Among those with a favorable opinion of President Obama, 54.53% were "optimistic about the economy" compared with only 18.07% of those unfavorable to Obama. However, those worried about America's economy would probably be less satisfied with the President in any event. An unfavorable opinion of Obama may simply reflect economic worry. Yet the clear difference between Democrats and Republicans shows that supporters of the President believe his strategy for the economy will succeed.
On other topics, the so-called "Fairness Doctrine" was a loser across the board, with only 34.34% of Obama supporters and 15.41% of Obama opponents agreeing. The "Fairness Doctrine" would require balanced content in radio and TV broadcasts, which conservatives say would indirectly destroy conservative talk radio by requiring content listeners don't want, already available in the mainstream media. Furthermore, 80.22% of those with an unfavorable opinion of Barack Obama support US efforts in Iraq, compared with 38.06% among Obama supporters. Among Obama opponents, 92.5% identified themselves as "anti-tax" while 78.5% of Obama supporters agreed. Traditional marriage won the support of 88.51% of Obama opponents and 50.50% of even Obama supporters.
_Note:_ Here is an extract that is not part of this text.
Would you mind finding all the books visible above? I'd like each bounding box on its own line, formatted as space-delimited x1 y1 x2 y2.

Males and females showed no differences in their expections, once party affiliation was set aside. The survey of 50,000 households across the U.S. mainland was conducted on March 9, 2009, by ccAdvertising based in Herndon, Virginia, and released March 20, 2009. The households were randomly selected from a database of 120 million records balanced by regional population density, with a 70% completion rate.